Pensamentos crônicos

A mala verde

Escrito por Leitor / Leitora

Às vezes, malas carregam mais que bagagens. Carregam histórias.

*Por Luiz Fernando Kiihl Matias

Malas sempre foram interessantes para mim. Lembro da alegria da minha mãe quando comprou uma mala que tinha rodinhas e era gigante, cabia no porta-malas do Tempra que a minha família tinha. A alegria dela era porque ali cabia a roupa da família inteira (não que a família fosse grande, éramos quatro pessoas) e não tinha que levar várias malas. Mas eu ainda acredito que o que mais alegrava ela eram as quatro rodinhas, que faziam aquele típico barulho quando passam no rejunte de uma peça do piso para outro. Sei lá, acho mesmo que eu gostava mais daquela mala gigante que a minha mãe.

Eu achava que nunca seria adulto suficiente para usar uma mala, mas cheguei nessa idade. E eu tenho uma mala. Ela é verde, de tecido, velha, muito suja. Aquelas antigas malas que nossos pais usavam, sem rodinhas, simples, muito diferente das malas de hoje. Sim, pois me sinto um tiozão de oitenta anos quando ando com a minha mala pelo aeroporto ou rodoviária. Tá bom que na rodoviária me sinto mais em casa do que no aeroporto, talvez porque na “casa dos avião” as malas sejam mais arrumadinhas (eu acho que existe até esse negócio de moda para malas) do que na rodoviária, onde a maioria das pessoas está mais preocupada com quem vai dividir acento que com a mala dos outros.

Mas, essa mala, quadrada, suja, que tem os zíperes quebrados de tanto abrir e fechar, não é só uma mala. Ela estava comigo quando fui para a faculdade, ela estava comigo quando fiz a minha primeira viagem sozinho de ônibus no auge dos meus quinze anos para passar as férias com a minha avó em São Paulo. Ela estava comigo quando meu coração apertou na primeira vez que viajei de avião sozinho, ela estava comigo quando… ela sempre esteve comigo.

Essa mala, que de tão usada, rasgou.
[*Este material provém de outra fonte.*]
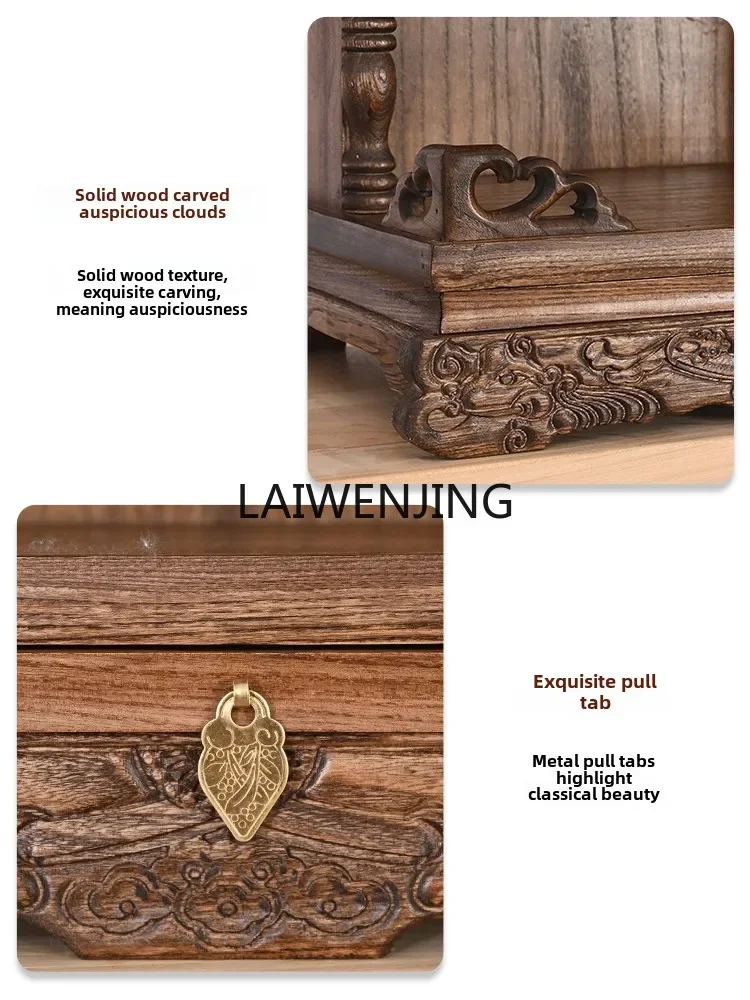 Solid wood carved auspicious clouds

Solid wood texture, exquisite carving, meaning auspiciousness

Exquisite pull tab

Metal pull tabs highlight classical beauty

LAIWENJING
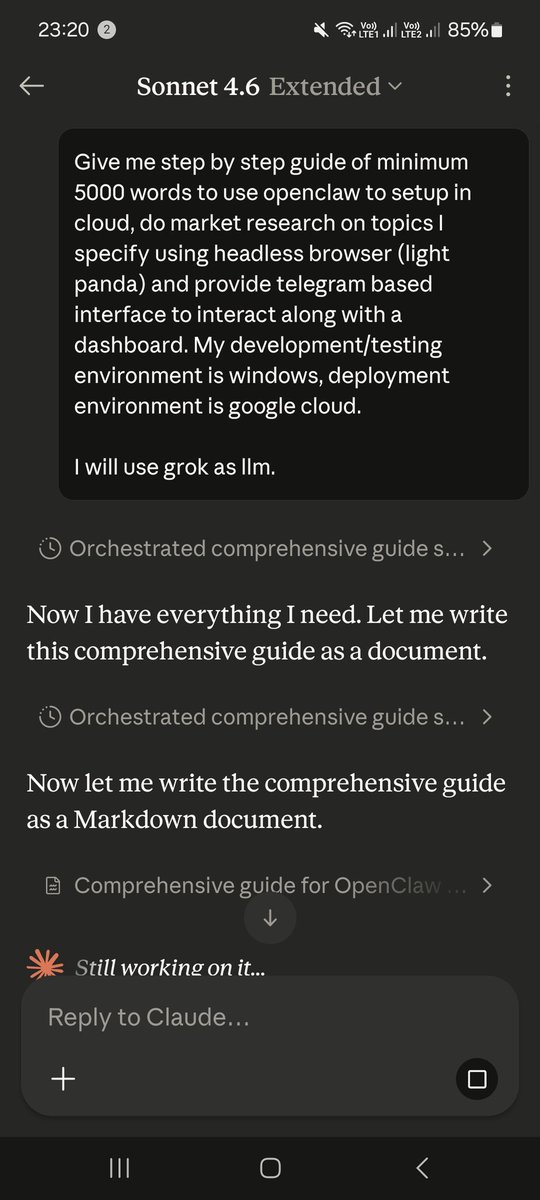 23:20 2 Vo)) LTE1 Vo)) LTE2 85%

Sonnet 4.6 Extended

Give me step by step guide of minimum 5000 words to use openclaw to setup in cloud, do market research on topics I specify using headless browser (light panda) and provide telegram based interface to interact along with a dashboard. My development/testing environment is windows, deployment environment is google cloud.

I will use grok as llm.

Orchestrated comprehensive guide s...

Now I have everything I need. Let me write this comprehensive guide as a document.

Orchestrated comprehensive guide s...

Now let me write the comprehensive guide as a Markdown document.

Comprehensive guide for OpenClaw ...

Still working on it...

Reply to Claude...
Na minha última viagem para Buenos Aires ela simplesmente rasgou, deu sinais de que seus anos de aeroportos e rodoviárias estão chegando ao fim – se já não chegaram. É um sinal da morte para a mala, ela sente que seu tempo já chegou ao fim. Percebo como ela se sente na esteira, quando ao seu lado está uma mala com um design melhor, com rodinhas e zíperes inteiros, eu vejo sue cansaço, suas rugas…

Mas, o que fazer? Jogá-la fora ou consertar? Será que existem médicos de malas? Espero que existam, pois sempre que estou com ela, sinto como se meu pai estivesse me dando a mão numa viagem difícil, pois eu só sou usuário da mala que um dia ele comprou e com ela conheceu o mundo.